Le rapport évoque par ailleurs les travaux de la Commission militaire de coordination et le statut de la Mission, composée au 26 février 2004, de 4 016 personnes (3 690 soldats, 112 officiers d’état-major et 214 observateurs militaires).  Kofi Annan lance également un nouvel appel au Gouvernement érythréen pour qu’il signe l’accord sur le statut des forces avec l’ONU sans plus tarder.  Il juge ensuite préoccupant que, depuis son dernier rapport, aucun progrès n’ait été constaté dans la démarcation de la frontière, ces retards occasionnant une dépense supplémentaire de 6 millions de dollars pour mener à bien la démarcation de toute la frontière, lorsque le processus recommencera.  Le rapport du secrétaire général couvre ensuite les questions de lutte anti-mines, la situation humanitaire, la mise en œuvre de projets à effet rapide, la question du VIH/sida, des droits de l’homme, de l’information, ainsi que les aspects financiers.
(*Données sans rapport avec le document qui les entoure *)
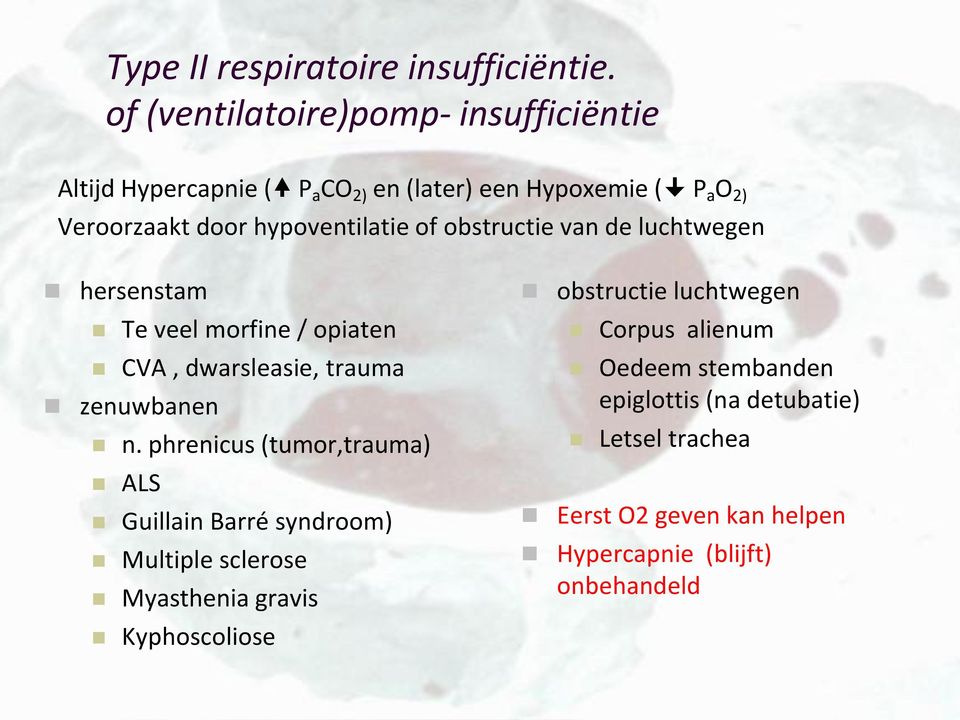 hypoventilatie of obstructie van de luchtwegen hersenstam Te veel morfine / opiaten CVA, dwarsleasie, trauma zenuwbanen n.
Au titre de ses observations, le Secrétaire général constate qu’aucun incident grave sur le terrain n’est à signaler depuis son dernier rapport, les forces armées des deux parties demeurant séparées par la Zone de sécurité temporaire et continuant généralement à respecter les engagements qu’elles ont pris en matière de sécurité.  L’impasse actuelle est une source d’instabilité et pourrait devenir dangereuse, estime Kofi Annan, qui ajoute que les déclarations récemment faites par l’Érythrée montrent que cette impasse pourrait avoir de graves conséquences, avec un coût élevé sur le plan humain et de profondes répercussions sur la paix et la sécurité dans la région.  Il estime que l’absence de progrès dans la démarcation de la frontière est la principale cause de l’impasse actuelle du processus de paix qui a, par ailleurs, progressé de manière exemplaire.

Selon le Secrétaire général, l’Éthiopie devrait notamment prendre les mesures concrète ci-après: confirmer qu’elle accepte le caractère définitif et contraignant de la décision de la Commission du tracé de la frontière, acquitter ses contributions à la Commission, désigner des agents de liaison sur le terrain et permettre la mise en route des travaux préparatoires dans les secteurs oriental et central.

Kofi Annan se déclare fermement convaincu que la création simultanée d’espaces de communication contribuera à faciliter les efforts visant à instaurer la confiance, à normaliser les relations et à mettre en oeuvre l’Accord d’Alger.  A son avis, l’issue de tout dialogue sera fonction des rapports des deux parties, ni l’une ni l’autre ne devant craindre qu’un échange de vues, par l’intermédiaire de son Envoyé spécial, ne compromette leurs positions ou les accords précédemment conclus.  Kofi Annan engage vivement les deux parties, et en particulier l’Érythrée, à donner à son Envoyé spécial la possibilité de rencontrer ses dirigeants et d’examiner avec eux la meilleure manière dont ses bons offices pourraient les aider à surmonter l’impasse dans laquelle se trouve l’application de l’Accord d’Alger.